===== Source passage
# Brick mailbox: $25.00



## Tscarborough (Feb 25, 2006)

http://austin.craigslist.org/mat/317169104.html

They would have to pay me a hundred to haul it away, although I guess it would be a good thing for the industry just to destroy it, hunt down whoever did it and take his 3 dollar Home Depot trowel away.


----------



## ProWallGuy (Oct 17, 2003)

It might not be pretty, but I'm sure it keeps the hood thugs from smacking it outta the park with a baseball bat.


----------



## drywallet (Feb 26, 2007)

How much to Fed Ex Overnite :w00t:


----------



## laybrick (Jul 2, 2006)

No thanks,I get fill for free.


----------



## Bigbricklayer (May 14, 2006)

I don't know if I should laugh or cry :laughing:  I just don't know.


----------



## jshuatree8 (Feb 1, 2007)

sweet job


----------



## AmeliaP (Apr 22, 2007)

*I think there might be a few....*

....beer cans in there!


----------



## Subia29 (Feb 18, 2007)

Hammered dog sh!t! But still......Looks like one my first side jobs.:w00t: Beer cans,You think!? That's called Drunken bond mailbox.:laughing:


----------



## Tscarborough (Feb 25, 2006)

My current mailbox took a 5 degree list within a year, most likely from all the beer cans inside of it. Crush protection, like a safer barrier for neighborhood drunks. 

(Actually the county retrenched the ditch behind it and it eroded into it). I dug it out, straightened it with a come-a-long and some spread footings and it has been fine ever since.


----------



## laybrick (Jul 2, 2006)

if not miter, at least stack 3 halves on the corners


----------



## Dik Redi (Apr 18, 2007)

Just speechless


----------



## Dik Redi (Apr 18, 2007)
==========
__Problems to work on__
**A)** Answer these questions about the brick mailbox thread:
(i) What price appears in the thread's title?
(ii) What reason does laybrick give for turning the mailbox down?
(iii) According to Tscarborough, what actually caused the current mailbox to lean?
**B)** Carry on the brick mailbox thread from the point where it stops.
===== Given entries
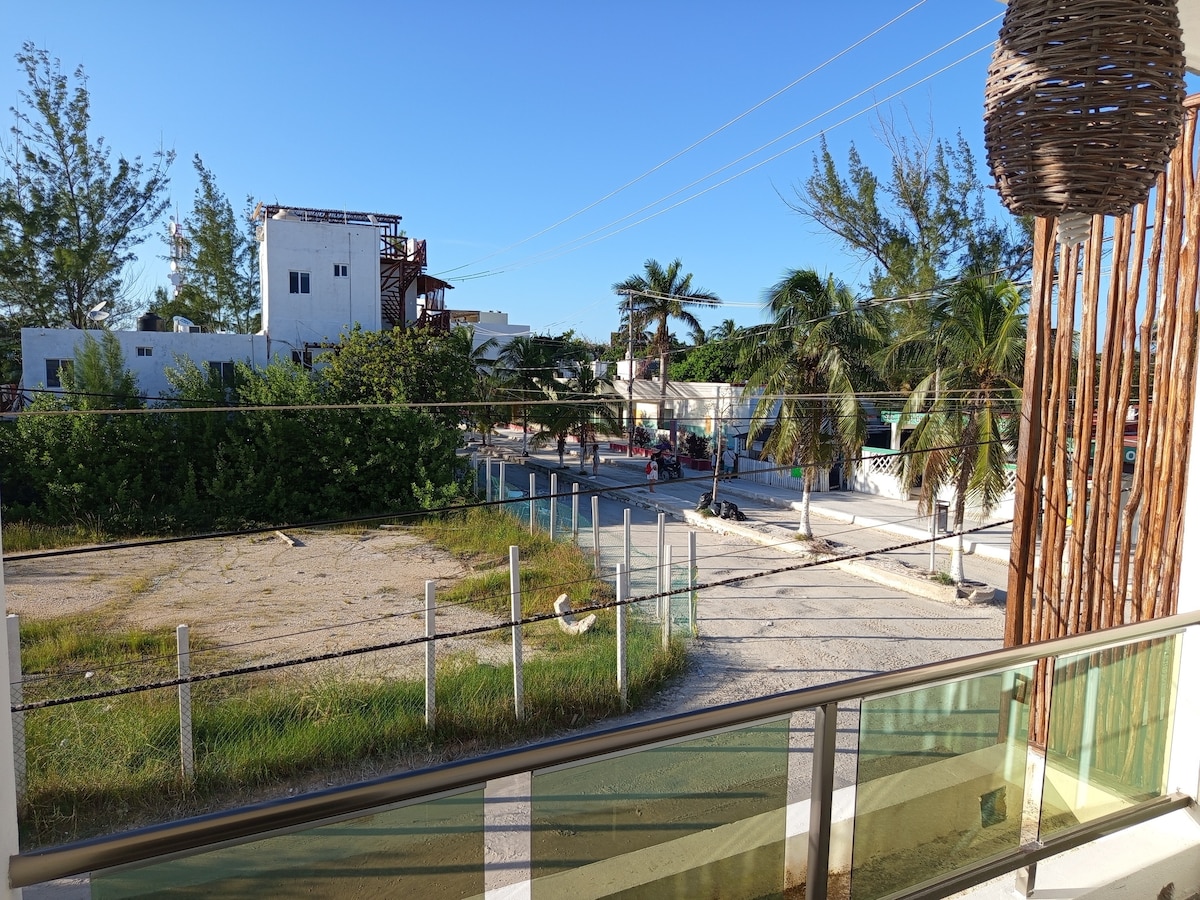 A view of the surroundings from a balcony showcases a quiet street lined with palm trees and greenery. Sunlight illuminates the area, revealing both sandy patches and paved roads. Buildings in varying styles are visible in the distance, creating a sense of the local environment.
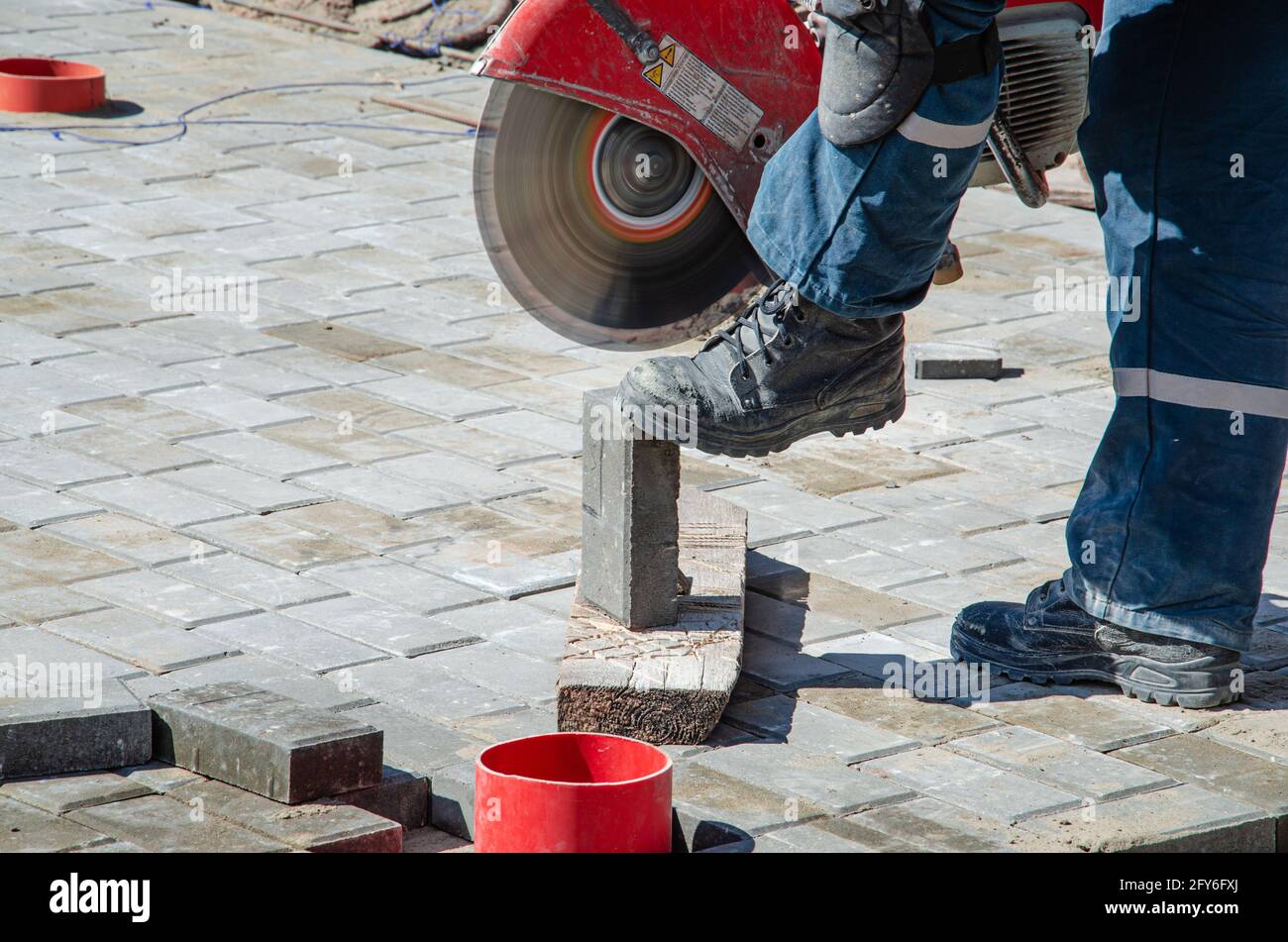 Ein Arbeiter schneidet Pflasterplatten mit einem Gasschneider und Eine Handsäge Stockfoto
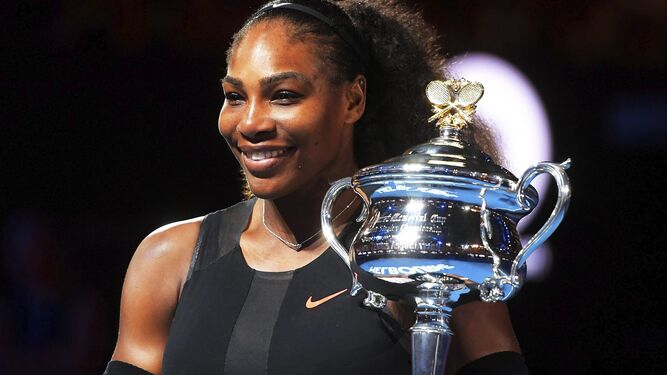 Serena Williams posa con un trofeo de ganadora.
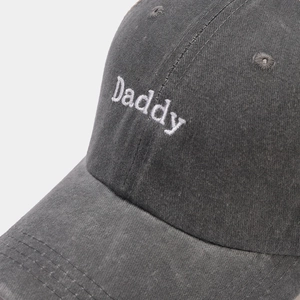 Detailansicht der weißen Daddy-Stickerei auf einer dunkelgrauen Baumwoll-Basecap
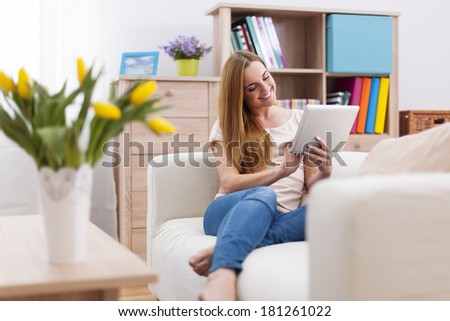 Attractive woman using digital tablet on sofa
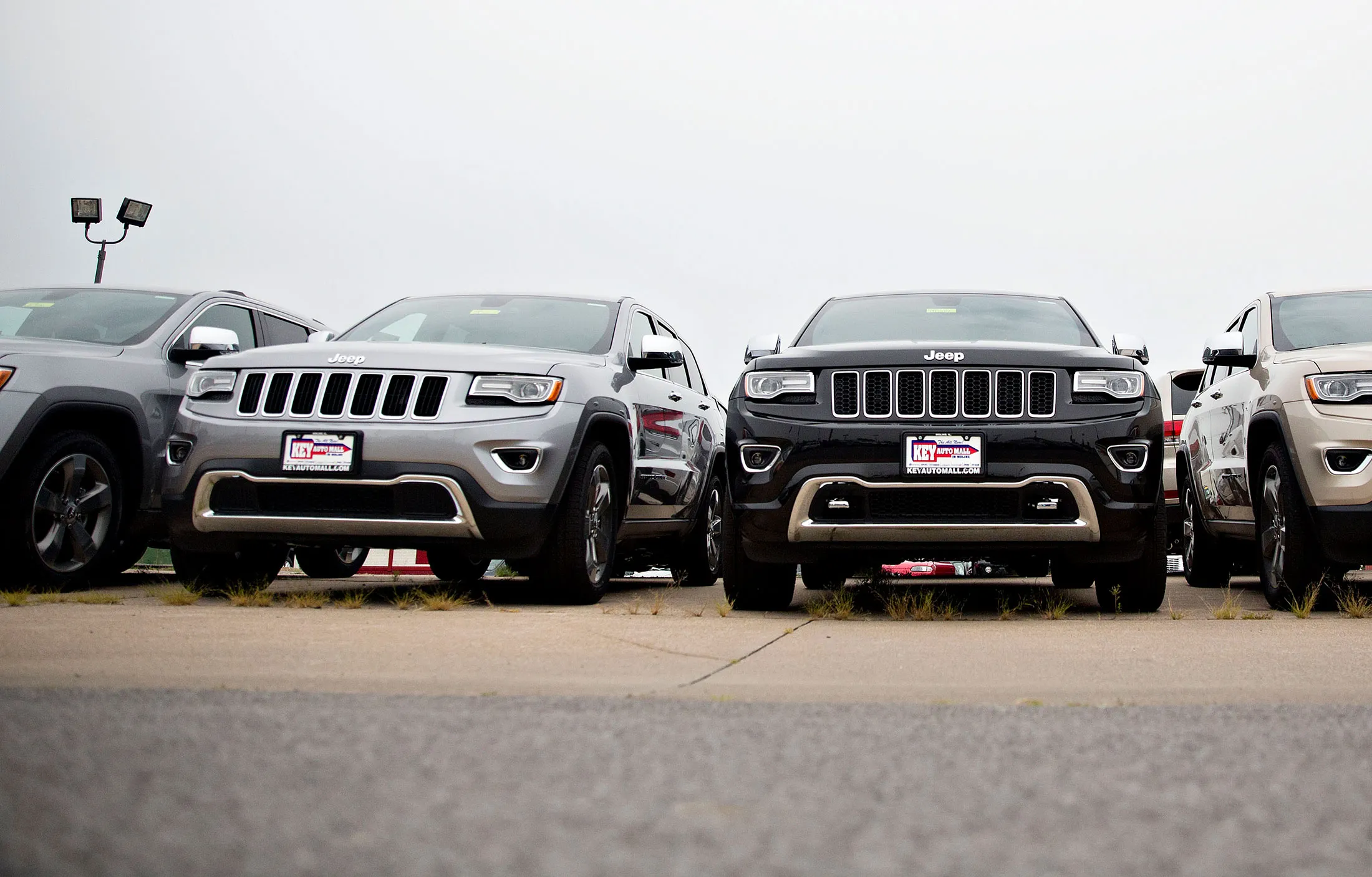 A row of 2015 FCA US LLC Jeep Grand Cherokee vehicles sit on display at the Key Auto Mall car dealership in Moline, Illinois.
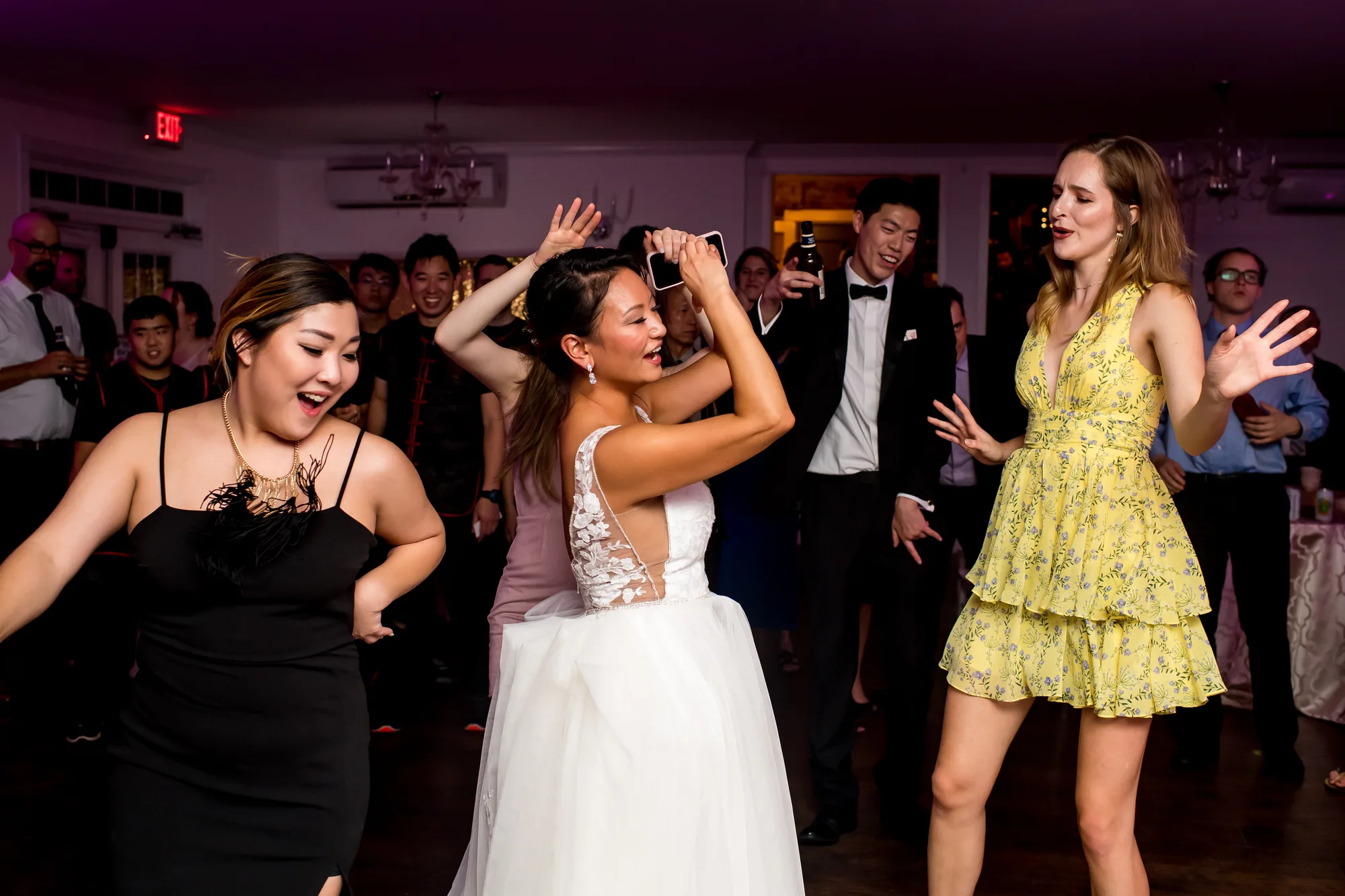 Bride dancing joyfully with guests on the reception dance floor, surrounded by smiling friends in evening attire.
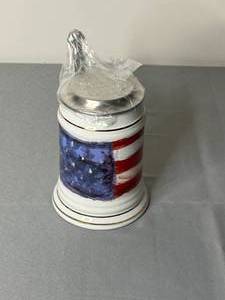 lot 515 image: Ceramic Beer Stein with American Flag Design and Pewter Lid
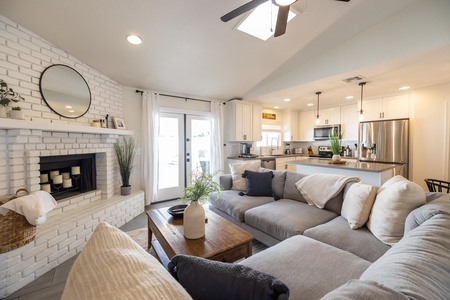 Modern living room and kitchen with white brick fireplace, gray sectional sofa, wood coffee table, stainless steel appliances, and recessed lighting. Natural light filters through glass double doors.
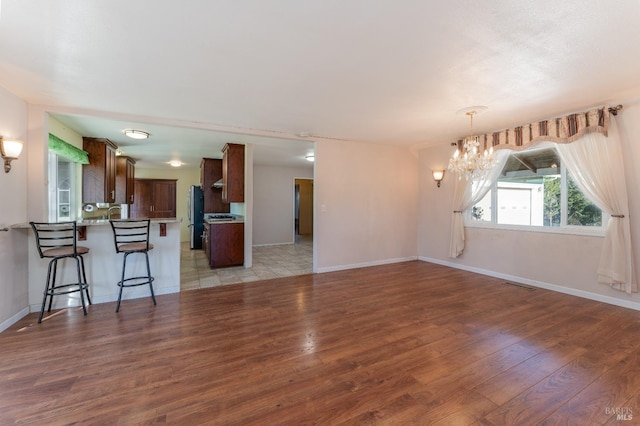 unfurnished living room featuring a notable chandelier and light hardwood / wood-style floors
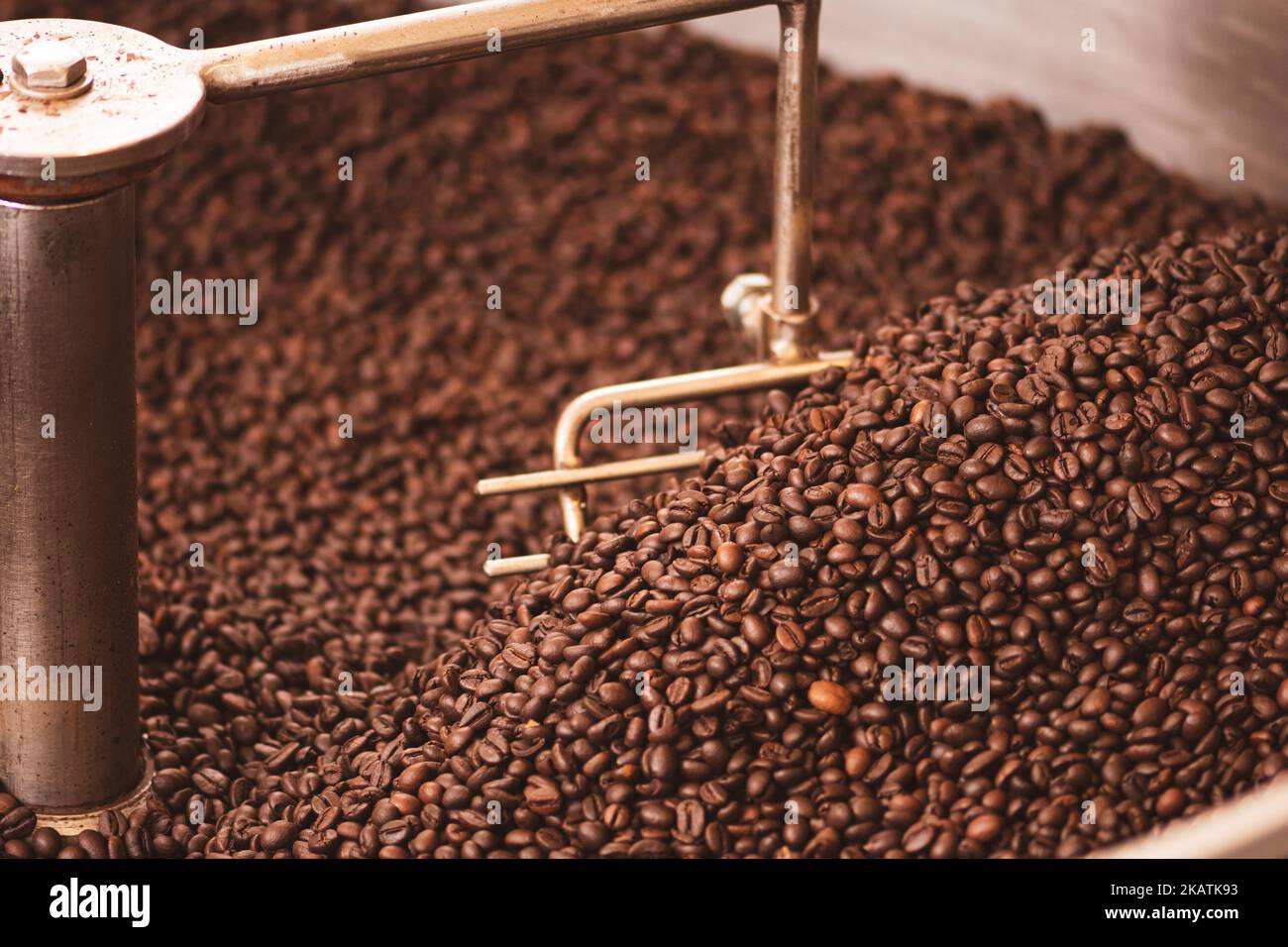 Tostatura dei chicchi di caffè in una vecchia macchina professionale per la tostatura del caffè o in primo piano Foto Stock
==========
__Task answers__
**A)**
(i) $25.00
(ii) laybrick gets fill for free.
(iii) The county retrenched the ditch behind it, and the ditch eroded into it.

**B)**
laybrick said:


> if not miter, at least stack 3 halves on the corners


 was going to say that LAYBRICK but you beat me to it lol


----------



## Bigbricklayer (May 14, 2006)

There was a guy that started building this mailbox yesterday down the street where I was woking. Not sure if it is going to turn out much better.


----------



## Chris Johnson (Apr 19, 2007)

Kinda looks like the guy started went to lunch and forgot to come back


----------



## Bigbricklayer (May 14, 2006)

I'm kinda anxious to see how it is going to turn out when they come back and finish it.


----------



## Tscarborough (Feb 25, 2006)

Do him a favor and run over it tonight.


----------



## Chris Johnson (Apr 19, 2007)

Don't hold your breath, the more I look I wonder if they were building a light pillar, went to lunch, then the post office came by (during lunch) and said hey lets put two mailboxes here!! See there is an explanation for everything.


----------



## Tscarborough (Feb 25, 2006)

"Building" is a bit of a stretch. I might go so far as "piling up", but would certainly say they are wasting good stone and mortar.


----------



## Chris Johnson (Apr 19, 2007)

The sad part is we all sit here and some pour bloak paid something to some contractor for this, it makes us all look bad, even though I am not a mason, TSCAR said in another post most people won't notice the stuff we see, but someone needs to police this type of work going on. I know we all hate HOA's, but they catch most of this stuff


----------



## Tscarborough (Feb 25, 2006)

They will notice that, trust me.


----------



## Tscarborough (Feb 25, 2006)

I am going to go take a picture of a mailbox in the neighborhood. It was hideous, and so poorly built that it simply fell over from uglyness. I will be right back.


----------



## 6stringmason (May 20, 2005)

This is going to be good.


----------



## Tscarborough (Feb 25, 2006)

OK, here is the one that fell down from ugly and two more that should be torn down. I included mine just to be fair.


----------



## Bigbricklayer (May 14, 2006)

It is sad to see some of the brick work in my area. But what is worse is you know those guys are out there doing crappy work for someone else.I know if I did a crappy job like that I would feel bad about turning in a bill.


----------



## Bigbricklayer (May 14, 2006)

They say beauty is in the eye of the beholder, but you would have to be blind to find any beauty in those first two.


----------



## Dik Redi (Apr 18, 2007)

Bigbricklayer said:


> There was a guy that started building this mailbox yesterday down the street where I was woking. Not sure if it is going to turn out much better.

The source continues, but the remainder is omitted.